*** TEXTE FOURNI ***
Vous voulez que les juges aient devant eux tous les renseignements pertinents qui leur permettront de s'occuper du dossier. Vous avez raison de dire qu'il y a des dispositions qui vont en ce sens. Je dis aux membres du comité de se pencher sur chacun des articles. Ces choses sont logiques.
Vous avez parlé de statistiques. On m'en parle des deux angles. Quelqu'un m'a dit que la criminalité chez les jeunes était en baisse et m'a demandé pourquoi je présentais ce projet de loi. Quelqu'un d'autre m'a ensuite dit que la criminalité chez les jeunes était en hausse et m'a demandé si c'était pour cette raison que je présentais ce projet de loi. J'ai dit que nous présentons ce projet de loi parce qu'il est judicieux de le faire. En deux ou trois endroits dans le projet de loi, nous répondons aux recommandations, aux très sages recommandations du juge Nunn, contenues dans le rapport Nunn. Nous sommes à l'écoute de ce que nous disent les procureurs généraux des provinces. Nous sommes à l'écoute des victimes, du public, des organismes d'application de la loi, des gens qui s'occupent de ces choses. Nous écoutons ce qu'ils ont à dire.
Je ne fais pas que dire oui... je sais que le taux de criminalité avec violence chez les jeunes a augmenté. Il a augmenté de 12 p. 100 au cours des 10 dernières années. Personne ne souhaite qu'il augmente. Nous voulons tous qu'il baisse, mais, cela étant dit, nous ne présentons pas ce projet de loi à cause de cela. Nous le présentons parce que nous sommes à l'écoute des préoccupations des Canadiens.
***
▶ OBJECTIF FIXÉ 1:
Indiquez si chacune des affirmations suivantes concorde avec le texte sur le projet de loi, en répondant par oui ou par non et en citant mot pour mot le passage décisif. (a) Le taux de criminalité avec violence chez les jeunes a augmenté de 12 p. 100 au cours des 10 dernières années. (b) Le projet de loi est présenté à cause de la hausse de la criminalité avec violence chez les jeunes. (c) Le projet de loi donne suite, en deux ou trois endroits, aux recommandations du juge Nunn.
▶ OBJECTIF FIXÉ 2:
Prolongez le texte sur le projet de loi en reprenant après sa dernière phrase.
Les lignes ci-dessous proviennent d'une source distincte.
*** JEU DE DONNÉES ***
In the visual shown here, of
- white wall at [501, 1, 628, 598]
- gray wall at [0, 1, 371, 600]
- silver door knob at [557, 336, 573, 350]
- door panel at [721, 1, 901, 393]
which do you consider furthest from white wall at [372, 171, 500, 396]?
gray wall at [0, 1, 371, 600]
***
▶ BONNE RÉPONSE 1:
(a) Oui : « Il a augmenté de 12 p. 100 au cours des 10 dernières années. »
(b) Non : « nous ne présentons pas ce projet de loi à cause de cela. »
(c) Oui : « En deux ou trois endroits dans le projet de loi, nous répondons aux recommandations »

▶ BONNE RÉPONSE 2:
Nous sommes préoccupés quand les gens nous disent qu'il y a des failles dans la loi, que la loi n'est pas alignée sur ce qui se passe sur le terrain. En effet, certains des projets de loi que nous avons présentés et qui ont été adoptés... Vous vous en êtes occupés. Il y a eu le vol d'identité. Nous pouvons maintenant contrer des activités qui ne l'étaient pas du tout auparavant. Les gens disent que des actes de ce genre avaient lieu parce qu'ils n'étaient pas judiciarisés. Je dis qu'aucune loi ne traitait de certaines de ces questions.
Encore une fois, notre approche est très équilibrée, très ciblée. Nous essayons d'aider les victimes et les Canadiens respectueux des lois à se doter d'un système judiciaire juste, raisonnable et à jour. C'est l'ensemble de notre mandat, et c'est l'objectif que nous nous efforçons d'atteindre.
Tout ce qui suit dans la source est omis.